GIVEN RECORDS
───
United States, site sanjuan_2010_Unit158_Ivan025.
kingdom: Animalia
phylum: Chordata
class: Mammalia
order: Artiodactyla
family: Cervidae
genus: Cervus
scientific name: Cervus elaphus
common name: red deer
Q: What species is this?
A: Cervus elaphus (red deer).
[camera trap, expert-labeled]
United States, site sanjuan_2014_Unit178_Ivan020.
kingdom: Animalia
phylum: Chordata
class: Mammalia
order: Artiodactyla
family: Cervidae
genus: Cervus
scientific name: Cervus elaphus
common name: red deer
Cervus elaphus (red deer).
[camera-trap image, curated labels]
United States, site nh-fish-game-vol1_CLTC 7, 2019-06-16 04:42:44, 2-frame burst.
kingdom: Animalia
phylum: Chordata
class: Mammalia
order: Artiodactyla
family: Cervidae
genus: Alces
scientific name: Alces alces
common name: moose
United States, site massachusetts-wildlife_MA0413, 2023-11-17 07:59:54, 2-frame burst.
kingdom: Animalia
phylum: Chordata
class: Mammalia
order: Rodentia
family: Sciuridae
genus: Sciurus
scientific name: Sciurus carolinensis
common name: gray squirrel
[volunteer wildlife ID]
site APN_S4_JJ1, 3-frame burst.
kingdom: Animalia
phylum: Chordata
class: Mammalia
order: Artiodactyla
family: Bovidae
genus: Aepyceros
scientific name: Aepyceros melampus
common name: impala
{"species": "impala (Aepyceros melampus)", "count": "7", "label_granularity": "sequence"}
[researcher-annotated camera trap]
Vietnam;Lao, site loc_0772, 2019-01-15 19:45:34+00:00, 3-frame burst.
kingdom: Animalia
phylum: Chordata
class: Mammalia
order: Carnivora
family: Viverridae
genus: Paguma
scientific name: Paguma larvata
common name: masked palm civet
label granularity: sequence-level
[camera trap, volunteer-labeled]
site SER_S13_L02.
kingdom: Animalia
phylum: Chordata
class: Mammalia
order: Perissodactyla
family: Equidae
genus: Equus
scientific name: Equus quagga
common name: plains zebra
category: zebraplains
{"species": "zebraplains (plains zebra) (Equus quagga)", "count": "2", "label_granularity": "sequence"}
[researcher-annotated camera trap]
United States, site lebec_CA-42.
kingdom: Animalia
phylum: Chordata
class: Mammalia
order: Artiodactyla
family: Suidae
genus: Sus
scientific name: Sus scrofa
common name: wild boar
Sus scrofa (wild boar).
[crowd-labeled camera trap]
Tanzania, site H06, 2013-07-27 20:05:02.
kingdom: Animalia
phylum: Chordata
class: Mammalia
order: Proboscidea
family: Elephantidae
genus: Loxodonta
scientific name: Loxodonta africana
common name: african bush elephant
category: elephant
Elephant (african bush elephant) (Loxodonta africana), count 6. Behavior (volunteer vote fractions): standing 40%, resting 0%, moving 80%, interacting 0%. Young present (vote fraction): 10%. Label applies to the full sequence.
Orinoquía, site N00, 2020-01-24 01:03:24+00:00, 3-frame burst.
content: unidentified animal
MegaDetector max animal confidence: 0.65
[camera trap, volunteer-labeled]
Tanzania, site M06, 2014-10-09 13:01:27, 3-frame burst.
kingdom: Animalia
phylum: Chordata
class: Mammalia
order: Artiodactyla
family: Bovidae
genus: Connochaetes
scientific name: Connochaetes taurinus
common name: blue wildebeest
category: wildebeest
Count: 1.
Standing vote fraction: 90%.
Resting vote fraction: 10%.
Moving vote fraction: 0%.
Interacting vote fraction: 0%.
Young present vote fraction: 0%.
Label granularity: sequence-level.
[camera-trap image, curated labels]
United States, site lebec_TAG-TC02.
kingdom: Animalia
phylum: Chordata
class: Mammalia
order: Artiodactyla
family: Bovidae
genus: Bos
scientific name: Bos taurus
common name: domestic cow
───
PROBLEM TO SOLVE
Write out the listing above, keeping every word exactly.

THE COMPLETED TASK
United States, site sanjuan_2010_Unit158_Ivan025.
kingdom: Animalia
phylum: Chordata
class: Mammalia
order: Artiodactyla
family: Cervidae
genus: Cervus
scientific name: Cervus elaphus
common name: red deer
Q: What species is this?
A: Cervus elaphus (red deer).
[camera trap, expert-labeled]
United States, site sanjuan_2014_Unit178_Ivan020.
kingdom: Animalia
phylum: Chordata
class: Mammalia
order: Artiodactyla
family: Cervidae
genus: Cervus
scientific name: Cervus elaphus
common name: red deer
Cervus elaphus (red deer).
[camera-trap image, curated labels]
United States, site nh-fish-game-vol1_CLTC 7, 2019-06-16 04:42:44, 2-frame burst.
kingdom: Animalia
phylum: Chordata
class: Mammalia
order: Artiodactyla
family: Cervidae
genus: Alces
scientific name: Alces alces
common name: moose
United States, site massachusetts-wildlife_MA0413, 2023-11-17 07:59:54, 2-frame burst.
kingdom: Animalia
phylum: Chordata
class: Mammalia
order: Rodentia
family: Sciuridae
genus: Sciurus
scientific name: Sciurus carolinensis
common name: gray squirrel
[volunteer wildlife ID]
site APN_S4_JJ1, 3-frame burst.
kingdom: Animalia
phylum: Chordata
class: Mammalia
order: Artiodactyla
family: Bovidae
genus: Aepyceros
scientific name: Aepyceros melampus
common name: impala
{"species": "impala (Aepyceros melampus)", "count": "7", "label_granularity": "sequence"}
[researcher-annotated camera trap]
Vietnam;Lao, site loc_0772, 2019-01-15 19:45:34+00:00, 3-frame burst.
kingdom: Animalia
phylum: Chordata
class: Mammalia
order: Carnivora
family: Viverridae
genus: Paguma
scientific name: Paguma larvata
common name: masked palm civet
label granularity: sequence-level
[camera trap, volunteer-labeled]
site SER_S13_L02.
kingdom: Animalia
phylum: Chordata
class: Mammalia
order: Perissodactyla
family: Equidae
genus: Equus
scientific name: Equus quagga
common name: plains zebra
category: zebraplains
{"species": "zebraplains (plains zebra) (Equus quagga)", "count": "2", "label_granularity": "sequence"}
[researcher-annotated camera trap]
United States, site lebec_CA-42.
kingdom: Animalia
phylum: Chordata
class: Mammalia
order: Artiodactyla
family: Suidae
genus: Sus
scientific name: Sus scrofa
common name: wild boar
Sus scrofa (wild boar).
[crowd-labeled camera trap]
Tanzania, site H06, 2013-07-27 20:05:02.
kingdom: Animalia
phylum: Chordata
class: Mammalia
order: Proboscidea
family: Elephantidae
genus: Loxodonta
scientific name: Loxodonta africana
common name: african bush elephant
category: elephant
Elephant (african bush elephant) (Loxodonta africana), count 6. Behavior (volunteer vote fractions): standing 40%, resting 0%, moving 80%, interacting 0%. Young present (vote fraction): 10%. Label applies to the full sequence.
Orinoquía, site N00, 2020-01-24 01:03:24+00:00, 3-frame burst.
content: unidentified animal
MegaDetector max animal confidence: 0.65
[camera trap, volunteer-labeled]
Tanzania, site M06, 2014-10-09 13:01:27, 3-frame burst.
kingdom: Animalia
phylum: Chordata
class: Mammalia
order: Artiodactyla
family: Bovidae
genus: Connochaetes
scientific name: Connochaetes taurinus
common name: blue wildebeest
category: wildebeest
Count: 1.
Standing vote fraction: 90%.
Resting vote fraction: 10%.
Moving vote fraction: 0%.
Interacting vote fraction: 0%.
Young present vote fraction: 0%.
Label granularity: sequence-level.
[camera-trap image, curated labels]
United States, site lebec_TAG-TC02.
kingdom: Animalia
phylum: Chordata
class: Mammalia
order: Artiodactyla
family: Bovidae
genus: Bos
scientific name: Bos taurus
common name: domestic cow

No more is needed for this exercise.